Seitentrawler prägten bis in die 1960er Jahre die Hochseefischerei. Beim Fischfang wurde das Schleppnetz über die Steuerbordseite des Schiffes ausgebracht und mit Hilfe einer Netzwinde und durch die Muskelkraft der Schiffsbesatzung eingeholt. Anschließend wurde der Fang von Hand geschlachtet und auf Eis gelagert. Hochseefischerei auf Seitentrawlern war für die Besatzung eine körperlich höchst anstrengende und gefährliche Arbeit.

Die in Ost- und Westdeutschland eingesetzten Seitentrawler waren nahezu baugleich. In der Frühphase der Hochseefischerei in der DDR waren über 30 erfahrene westdeutsche Kapitäne im Einsatz, da in der DDR die entsprechenden Ausbildungen noch am Anfang standen. In der Regel waren die Besatzungen der ostdeutschen Seitentrawler um einige Mann stärker als die der westdeutschen.

------------------------

◆ **Arbeitsauftrag 1**
Nenne in der richtigen Reihenfolge alle Arbeitsschritte beim Fischfang, die der Text über Seitentrawler beschreibt.

(Kurze beschreibende Textausschnitte)
------------------------

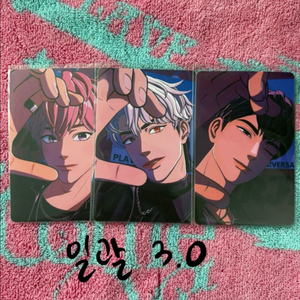 플레이브 포카 판매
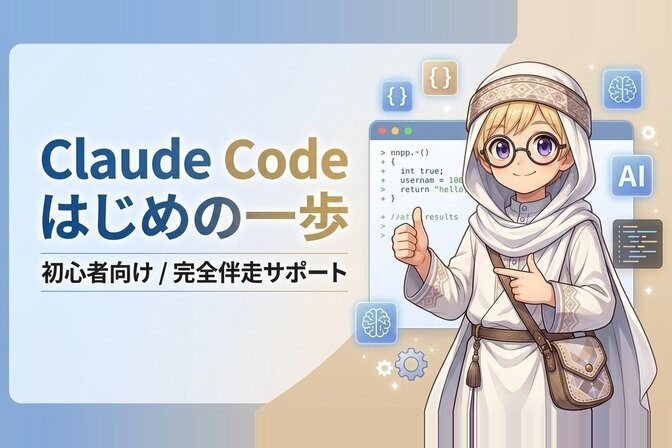 🔰ClaudeCodeはじめの一歩 導入伴そうサポート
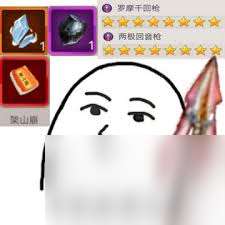 这就是江湖观星台九芯诸葛锁如何全图满分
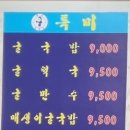 김명자굴국밥성안 이미지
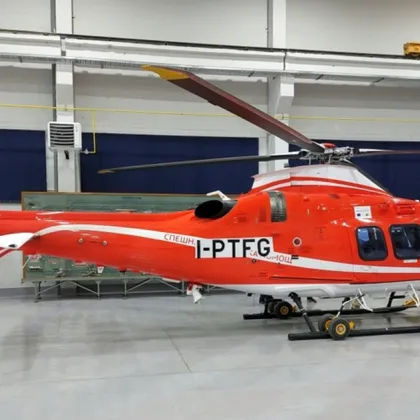 В България пристигна четвъртият хеликоптер предназначен за спешна медицинска помощ по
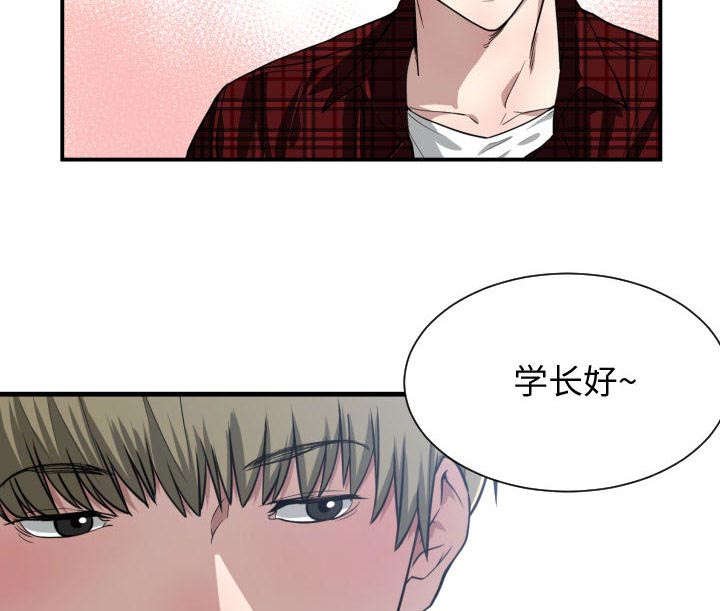 第17章：奇妙关系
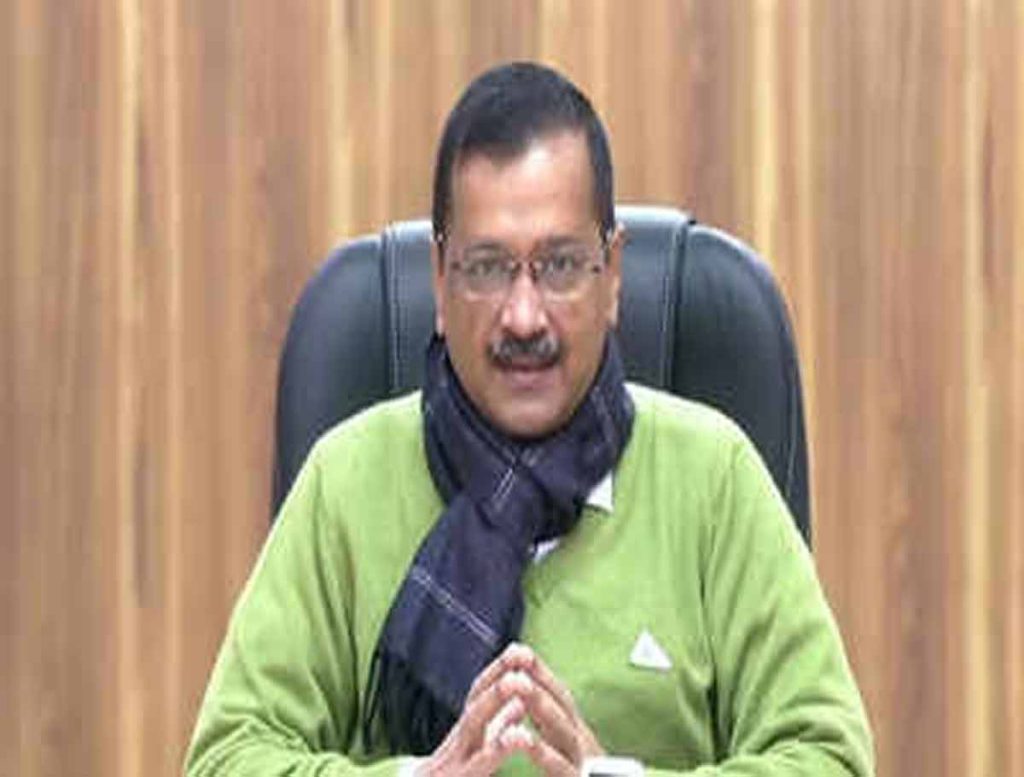 If I am Corrupt, There is no Honesty in World: Arvind Kejriwal
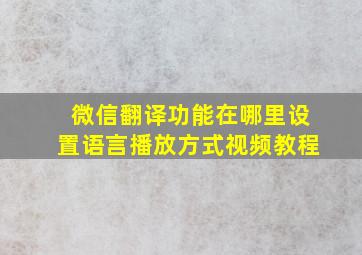 微信翻译功能在哪里设置语言播放方式视频教程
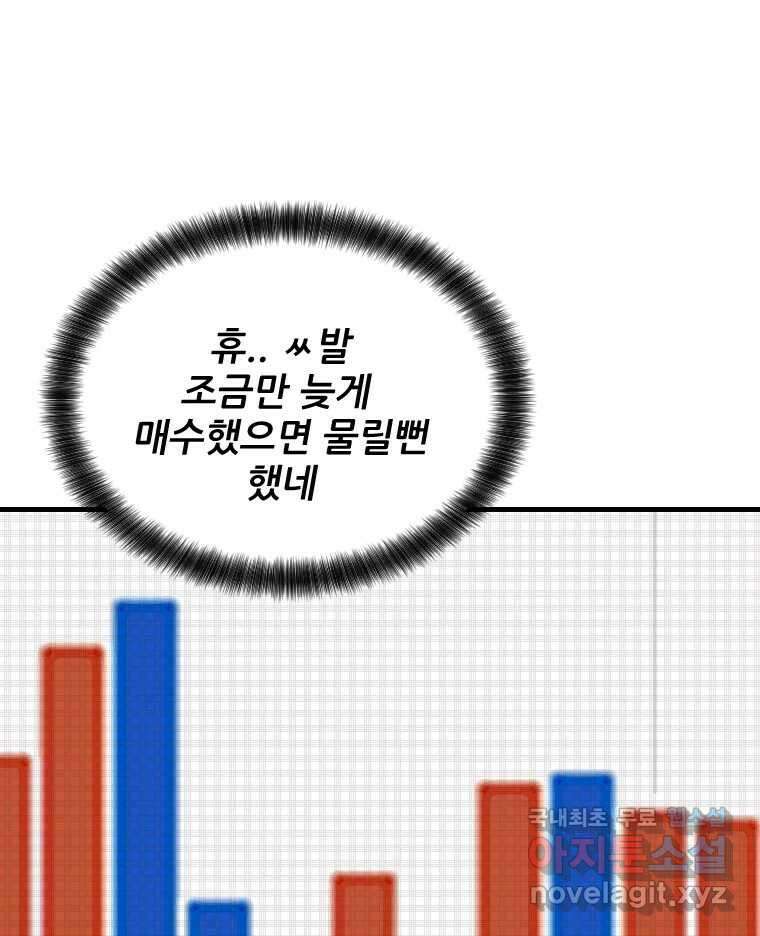 나락 66화 16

------------------------

◆ **Arbeitsauftrag 2**
Schreibe aus den Einträgen den Abschnitt unverändert ab, der mit der ersten Zeile beginnt und mit der Zeile endet, die „If I am Corrupt, There“ enthält, und zwar beide Grenzzeilen eingeschlossen und nur diese Zeilen. Lass die Bilder in deiner Antwort weg.

◆ **Schriftliche Lösung 1**
1. Das Schleppnetz wurde über die Steuerbordseite des Schiffes ausgebracht.
2. Es wurde mit Hilfe einer Netzwinde und durch die Muskelkraft der Schiffsbesatzung eingeholt.
3. Der Fang wurde von Hand geschlachtet.
4. Der Fang wurde auf Eis gelagert.

◆ **Schriftliche Lösung 2**
 플레이브 포카 판매
 🔰ClaudeCodeはじめの一歩 導入伴そうサポート
 这就是江湖观星台九芯诸葛锁如何全图满分
 김명자굴국밥성안 이미지
 В България пристигна четвъртият хеликоптер предназначен за спешна медицинска помощ по
 第17章：奇妙关系
 If I am Corrupt, There is no Honesty in World: Arvind Kejriwal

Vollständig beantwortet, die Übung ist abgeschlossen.